In Rumänien galt es zuerst das Wichtigste zu erledigen. Warum einfach, wenn es auch kompliziert geht? Wir mussten mit unseren in Berlin eingetauschten Lei in Rumänien an einer Wechselstelle Benzingutscheine kaufen. Für Bargeld gab es dort nämlich keinen Kraftstoff.
Es gab ein schickes Interhotel in Nădlac, wie die Grenzstadt auf rumänischer Seite heißt. Da gingen wir hinein und kauften für 40 Liter Benzintalons. In dem Hotel war es angenehm klimatisiert und wir erblickten ein ansprechendes Restaurant. Hunger hatten wir schon lange, und so zögerten wir nicht, das Restaurant zu betreten. Sofort wurden wir von einem sehr höflichen Kellner in Empfang genommen. Er sprach deutsch und wies uns einen schönen separaten Raum zu, in dem es sich vortrefflich speisen ließ. Hatten wir vorher gehört, dass es in Rumänien nichts zu essen gebe, so erlebten wir hier genau das Gegenteil. Wir wurden verwöhnt nach Strich und Faden und konnten gar nicht alles verzehren, was uns aufgetischt worden war.
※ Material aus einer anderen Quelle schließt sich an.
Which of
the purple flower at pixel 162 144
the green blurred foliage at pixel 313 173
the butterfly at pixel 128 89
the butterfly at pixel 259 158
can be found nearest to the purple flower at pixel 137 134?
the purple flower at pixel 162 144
Als ich dann die Rechnung bestellte, erfuhren wir den Grund für unsere bevorzugte Behandlung. Der Kellner fragte mich nämlich, ob ich etwas dagegen hätte, die Rechnung in D-Mark zu bezahlen. Er wolle demnächst nach Westdeutschland reisen, da könne er das entsprechende Geld gut gebrauchen. Leider erlebte der arme Kerl die wohl größte Enttäuschung seines Lebens, denn ich outete uns als DDR-Bürger und bezahlte in Lei.
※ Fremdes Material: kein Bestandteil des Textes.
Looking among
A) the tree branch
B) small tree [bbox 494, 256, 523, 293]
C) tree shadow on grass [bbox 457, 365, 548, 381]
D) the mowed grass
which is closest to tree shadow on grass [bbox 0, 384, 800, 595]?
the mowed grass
Der Trugschluss des Obers rührte wohl daher, dass wir ziemlich neue westliche Kleidung trugen, die uns unsere schwedische Tante kurz zuvor aus Westberlin mitgebracht hatte. An der Sprache konnte er uns nicht unterscheiden, denn wir sprachen deutsch wie unsere Landsleute jenseits des eisernen Vorhangs.